■ **YANG PERLU DIKERJAKAN**:
• a. Jawab pertanyaan berikut berdasarkan tulisan tentang keutamaan ibu.
(i) Apa arti ungkapan Arab "Al-Ummu madrasah"?
(ii) Sejak kapan kaum ibu sudah merasakan beban tanggung jawab membesarkan anak-anaknya?
(iii) Apa padanan yang diberikan untuk istilah al-ghazwu al-fikri?
• b. Perbarui bagian tulisan tentang keutamaan ibu dari "Dalam pepatah Arab" sampai "perang budaya tadi.", dengan mengganti "pepatah" menjadi "peribahasa".
• c. Lanjutkan tulisan tentang keutamaan ibu mulai dari kalimat terakhirnya.

■ **KUTIPAN**:
-- -- --

Keutamaan Seorang Ibu

 Oleh  : Ali Wafa Abu Sulthon



Ibu adalah sosok manusia yang dalam pandangan Islam untuk melahirkan, merawat, mendidik , mengayomi, membimbing dan memperbudikan generasi - generasi yang sholeh dan sholehah sebagai jembatan menuju keridhaan Allah Azza Wa Jallah .Mengapa kaum ibu sedemikian diutamakan? Karena mereka adalah fihak yang sejak masih mengandung anak saja sudah merasakan beban memikul tanggung-jawab membesarkan anak-anaknya. Mereka adalah pendamping, penyayang, pengasuh dan pengajar pertama dan utama bagi seorang anak. 
Dalam pepatah Arab ada ungkapan berbunyi Al-Ummu madrasah (ibu adalah sekolah). Benar, saudaraku. Seorang ibu merupakan sekolah pertama bagi setiap anak. Ibulah yang pertama kali mengajarkan banyak pelajaran awal tentang kehidupan kepada anak. Apalagi di zaman penuh fitnah seperti sekarang dimana al-ghazwu al-fikri (perang pemikiran/ perang budaya/ perang ideologi) datang menyerbu rumah-rumah kaum muslimin. Serbuan itu datang dari berbagai penjuru. Bisa dari televisi, internet, facebook, buku bacaan, komik, majalah, nyanyian, musik, pergaulan bahkan dari sekolah formal...! Maka kehadiran seorang ibu yang memiliki wawasan pengetahuan luas menjadi laksana penjaga benteng terakhir bagi anak-anaknya. Ibulah yang bertugas membentengi, memfilter dan mengarahkan anak-anak menghadapi berbagai serbuan perang budaya tadi.

-- -- --

[Entri dari sebuah kumpulan data]

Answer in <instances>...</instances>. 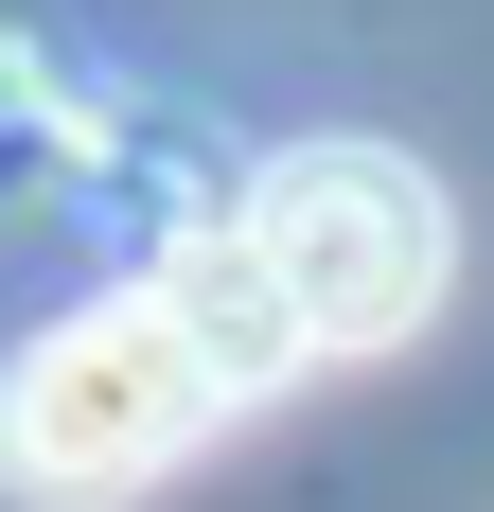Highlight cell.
I'll return each mask as SVG.
<instances>
[{"mask_svg":"<svg viewBox=\"0 0 494 512\" xmlns=\"http://www.w3.org/2000/svg\"><path fill=\"white\" fill-rule=\"evenodd\" d=\"M212 407H230V371L195 354L177 283H124V301L53 318L36 354H18V389H0V477H18V495H142Z\"/></svg>","mask_w":494,"mask_h":512,"instance_id":"6da1fadb","label":"cell"},{"mask_svg":"<svg viewBox=\"0 0 494 512\" xmlns=\"http://www.w3.org/2000/svg\"><path fill=\"white\" fill-rule=\"evenodd\" d=\"M247 248L283 265L300 354H389V336H424V301H442L459 212H442V177L389 159V142H283L247 177Z\"/></svg>","mask_w":494,"mask_h":512,"instance_id":"7a4b0ae2","label":"cell"}]
</instances>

-- -- --

■ **JAWABAN SETIAP TUGAS**:
• a.
(i) Ibu adalah sekolah.
(ii) Sejak masih mengandung anak.
(iii) Perang pemikiran, perang budaya, atau perang ideologi.

• b.
Dalam peribahasa Arab ada ungkapan berbunyi Al-Ummu madrasah (ibu adalah sekolah). Benar, saudaraku. Seorang ibu merupakan sekolah pertama bagi setiap anak. Ibulah yang pertama kali mengajarkan banyak pelajaran awal tentang kehidupan kepada anak. Apalagi di zaman penuh fitnah seperti sekarang dimana al-ghazwu al-fikri (perang pemikiran/ perang budaya/ perang ideologi) datang menyerbu rumah-rumah kaum muslimin. Serbuan itu datang dari berbagai penjuru. Bisa dari televisi, internet, facebook, buku bacaan, komik, majalah, nyanyian, musik, pergaulan bahkan dari sekolah formal...! Maka kehadiran seorang ibu yang memiliki wawasan pengetahuan luas menjadi laksana penjaga benteng terakhir bagi anak-anaknya. Ibulah yang bertugas membentengi, memfilter dan mengarahkan anak-anak menghadapi berbagai serbuan perang budaya tadi.

• c.
Islam mengajarkan bahwa kaum ibu merupakan fihak yang sangat istimewa dan tinggi derajatnya. Oleh karena itu kita sangat akrab dengan hadits yang menjelaskan keharusan seorang sahabat agar memprioritaskan berbuat baik kepada ibunya. Bahkan Nabi shollallahu ’alaih wa sallam menyebutkan keharusan tersebut sebanyak tiga kali sebelum beliau akhirnya juga menganjurkan sahabat tadi agar berbuat baik kepada ayahnya. Jadi ibaratnya keharusan menghormati dan berbuat baik seorang anak kepada ibunya sepatutnya lebih banyak tiga kali lipat daripada penghormatan dan perilaku baiknya terhadap sang ayah.
أَخْبَرَنَا بَهْزُ بْنُ حَكِيمٍ حَدَّثَنِي أَبِي عَنْ جَدِّي قَالَ
قُلْتُ يَا رَسُولَ اللَّهِ مَنْ أَبَرُّ قَالَ أُمَّكَ قَالَ قُلْتُ ثُمَّ مَنْ قَالَ أُمَّكَ
قَالَ قُلْتُ ثُمَّ مَنْ قَالَ أُمَّكَ قَالَ قُلْتُ ثُمَّ مَنْ قَالَ
ثُمَّ أَبَاكَ ثُمَّ الْأَقْرَبَ فَالْأَقْرَبَ
Bahaz Ibnu Hakim, dari ayahnya, dari kakeknya Radliyallaahu 'anhu berkata: Aku bertanya: Wahai Rasulullah, kepada siapa aku berbuat kebaikan?. Beliau bersabda: "Ibumu." Aku bertanya lagi: Kemudian siapa?. Beliau bersabda: "Ibumu." Aku bertanya lagi: Kemudian siapa?. Beliau bersabda: "Ibumu." Aku bertanya lagi: Kemudian siapa?. Beliau bersabda: "Ayahmu, lalu yang lebih dekat, kemudian yang lebih dekat." (HR Abu Dawud dan Tirmidzi)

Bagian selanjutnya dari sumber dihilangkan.